Planning for next Christmas will have already begun in earnest. It was a dramatic end of year for UK advertising and 2015 is fast becoming an equally mesmerising one as the dust settles, the results emerge and conclusions are drawn.
Anyone working in retail or on a UK advertising retail account will be witnessing two possibly conflicting dynamics.
On the one hand, a nuclear arms race to drop the biggest advertising atomic bomb possible into the market place as a sure bet.
"Cry before you buy" has become the econometrically proven approach du jour, based on advertising’s timeless foundations that fame and emotion disproportionately intensify the magnetic pull on our wallets.
As an aside, it also created a very one dimensional set of outputs for an industry that prides itself on pushing boundaries. As one tweet put it "Christmas advertising data suggests that maudlin, mawkish, sick in my mouth and kill me now are outspending joy and giggles by £187 million".
Basic approach – go once, go early, go as big as possible.
By contrast, this Christmas saw the retail landscape discombobulated in entirely new and unforeseen ways.
The storm of US imported "Black Friday – expected to be an anaemic British cousin – conjured up two trading peaks for the first time ever.

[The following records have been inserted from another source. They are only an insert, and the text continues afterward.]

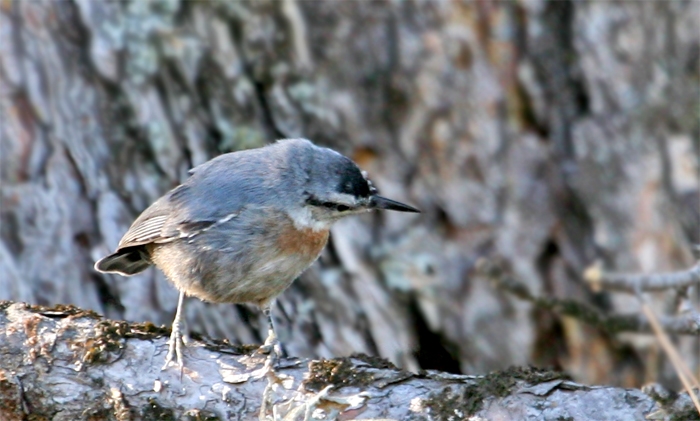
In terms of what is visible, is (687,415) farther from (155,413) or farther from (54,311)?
(54,311)

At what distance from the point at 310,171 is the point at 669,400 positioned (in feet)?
5.14

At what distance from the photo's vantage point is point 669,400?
2.78 m

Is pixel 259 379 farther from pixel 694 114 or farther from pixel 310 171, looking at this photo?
pixel 694 114

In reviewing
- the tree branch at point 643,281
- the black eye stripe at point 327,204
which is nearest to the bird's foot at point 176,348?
the black eye stripe at point 327,204

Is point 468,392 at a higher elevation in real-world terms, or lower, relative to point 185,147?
lower

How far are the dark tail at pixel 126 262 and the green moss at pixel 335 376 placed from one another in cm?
116

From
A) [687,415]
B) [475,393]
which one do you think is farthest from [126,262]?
[687,415]

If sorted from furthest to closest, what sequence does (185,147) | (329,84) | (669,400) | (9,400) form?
(329,84) → (185,147) → (9,400) → (669,400)

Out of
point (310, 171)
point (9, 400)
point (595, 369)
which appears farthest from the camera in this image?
point (595, 369)

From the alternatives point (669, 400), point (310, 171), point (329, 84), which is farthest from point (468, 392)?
point (329, 84)

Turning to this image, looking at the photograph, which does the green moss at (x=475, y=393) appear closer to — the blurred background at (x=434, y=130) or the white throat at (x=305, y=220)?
the white throat at (x=305, y=220)

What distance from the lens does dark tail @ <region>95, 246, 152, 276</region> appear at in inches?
149

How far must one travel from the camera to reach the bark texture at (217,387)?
2.84 metres

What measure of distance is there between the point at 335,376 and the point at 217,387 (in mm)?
392
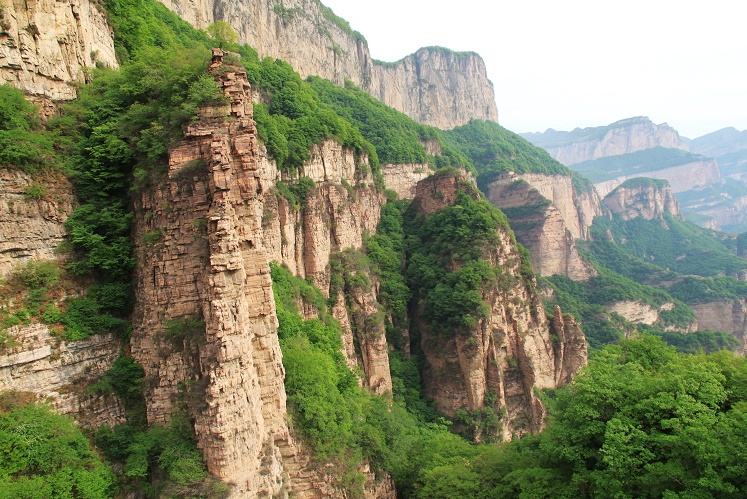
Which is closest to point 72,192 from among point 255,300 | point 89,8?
point 255,300

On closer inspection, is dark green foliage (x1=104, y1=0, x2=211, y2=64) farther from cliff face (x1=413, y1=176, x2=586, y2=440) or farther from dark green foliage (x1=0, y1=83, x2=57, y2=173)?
cliff face (x1=413, y1=176, x2=586, y2=440)

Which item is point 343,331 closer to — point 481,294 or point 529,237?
point 481,294

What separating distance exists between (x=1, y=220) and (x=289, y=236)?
66.1ft

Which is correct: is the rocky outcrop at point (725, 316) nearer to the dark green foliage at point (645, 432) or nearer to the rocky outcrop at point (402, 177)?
the rocky outcrop at point (402, 177)

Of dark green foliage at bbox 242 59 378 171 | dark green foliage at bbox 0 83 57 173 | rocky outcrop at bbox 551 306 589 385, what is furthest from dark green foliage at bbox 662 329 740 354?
dark green foliage at bbox 0 83 57 173

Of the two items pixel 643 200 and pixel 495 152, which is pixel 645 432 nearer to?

Retailers saw a very early sales spike (with a possible implied margin pressure) followed by a dangerous fortnight lull.
This was compounded by Christmas Day falling on a Thursday. Traditional Christmas sales peaks were later than usual as a result, psychologically consumers felt they had more time to find that perfect gift and ended up panic buying in the very last hours.
The short term Q4 trading results are a patchwork quilt of outcomes and a number of qualified successes.
John Lewis delivering a 4.8 per cent increase year on year shows they continue to set considerable pace despite the mimicry.
House of Fraser [the campaign was created by Trimble's agency, 18 Feet & Rising] at up 8 per cent year on year shows there were also winners who took a lighter, sustained and flexible approach.
Argos’s new campaign was entirely different and the results strong given considerable unforeseen impact from Black Friday.
Right now agencies will be huddled in rooms with only one certainty – the two peaked Christmas is here to stay, with Black Friday likely to have significantly more retailers on board with greater levels of activity.
Whether we conclude that Super Bowl advertising at Christmas is the right response is difficult to predict.
I sense this is no bad thing for adland who have probably faced too many "please can we have a John Lewis-type brief" these past 18 months.